WHAT YOU HAVE TO DO:
From the first line to the last, retype the data below exactly.

DATASET EXCERPTS:
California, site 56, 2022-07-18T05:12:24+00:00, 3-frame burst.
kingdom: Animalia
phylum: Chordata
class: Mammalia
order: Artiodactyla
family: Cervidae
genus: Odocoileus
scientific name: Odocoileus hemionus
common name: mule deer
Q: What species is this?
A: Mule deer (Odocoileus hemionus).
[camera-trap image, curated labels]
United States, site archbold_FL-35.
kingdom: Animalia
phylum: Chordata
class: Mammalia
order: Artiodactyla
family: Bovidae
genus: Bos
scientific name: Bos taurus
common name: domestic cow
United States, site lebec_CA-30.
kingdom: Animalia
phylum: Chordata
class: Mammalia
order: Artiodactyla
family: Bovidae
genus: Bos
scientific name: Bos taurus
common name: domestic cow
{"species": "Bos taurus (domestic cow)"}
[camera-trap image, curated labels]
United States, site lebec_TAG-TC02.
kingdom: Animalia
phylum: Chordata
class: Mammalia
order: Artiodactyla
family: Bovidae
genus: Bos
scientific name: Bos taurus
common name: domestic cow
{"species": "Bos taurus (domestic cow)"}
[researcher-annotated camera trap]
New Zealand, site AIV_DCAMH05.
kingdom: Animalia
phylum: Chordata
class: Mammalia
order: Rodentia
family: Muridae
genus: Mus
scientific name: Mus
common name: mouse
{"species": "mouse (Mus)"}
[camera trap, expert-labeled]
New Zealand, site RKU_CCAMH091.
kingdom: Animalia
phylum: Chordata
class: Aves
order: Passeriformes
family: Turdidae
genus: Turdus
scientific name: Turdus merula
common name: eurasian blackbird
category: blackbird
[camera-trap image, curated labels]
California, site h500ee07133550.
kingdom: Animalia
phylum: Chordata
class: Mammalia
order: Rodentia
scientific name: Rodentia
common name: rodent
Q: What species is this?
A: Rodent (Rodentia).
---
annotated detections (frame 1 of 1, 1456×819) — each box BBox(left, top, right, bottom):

SOLUTION BELOW:
California, site 56, 2022-07-18T05:12:24+00:00, 3-frame burst.
kingdom: Animalia
phylum: Chordata
class: Mammalia
order: Artiodactyla
family: Cervidae
genus: Odocoileus
scientific name: Odocoileus hemionus
common name: mule deer
Q: What species is this?
A: Mule deer (Odocoileus hemionus).
[camera-trap image, curated labels]
United States, site archbold_FL-35.
kingdom: Animalia
phylum: Chordata
class: Mammalia
order: Artiodactyla
family: Bovidae
genus: Bos
scientific name: Bos taurus
common name: domestic cow
United States, site lebec_CA-30.
kingdom: Animalia
phylum: Chordata
class: Mammalia
order: Artiodactyla
family: Bovidae
genus: Bos
scientific name: Bos taurus
common name: domestic cow
{"species": "Bos taurus (domestic cow)"}
[camera-trap image, curated labels]
United States, site lebec_TAG-TC02.
kingdom: Animalia
phylum: Chordata
class: Mammalia
order: Artiodactyla
family: Bovidae
genus: Bos
scientific name: Bos taurus
common name: domestic cow
{"species": "Bos taurus (domestic cow)"}
[researcher-annotated camera trap]
New Zealand, site AIV_DCAMH05.
kingdom: Animalia
phylum: Chordata
class: Mammalia
order: Rodentia
family: Muridae
genus: Mus
scientific name: Mus
common name: mouse
{"species": "mouse (Mus)"}
[camera trap, expert-labeled]
New Zealand, site RKU_CCAMH091.
kingdom: Animalia
phylum: Chordata
class: Aves
order: Passeriformes
family: Turdidae
genus: Turdus
scientific name: Turdus merula
common name: eurasian blackbird
category: blackbird
[camera-trap image, curated labels]
California, site h500ee07133550.
kingdom: Animalia
phylum: Chordata
class: Mammalia
order: Rodentia
scientific name: Rodentia
common name: rodent
Q: What species is this?
A: Rodent (Rodentia).
---
annotated detections (frame 1 of 1, 1456×819) — each box BBox(left, top, right, bottom):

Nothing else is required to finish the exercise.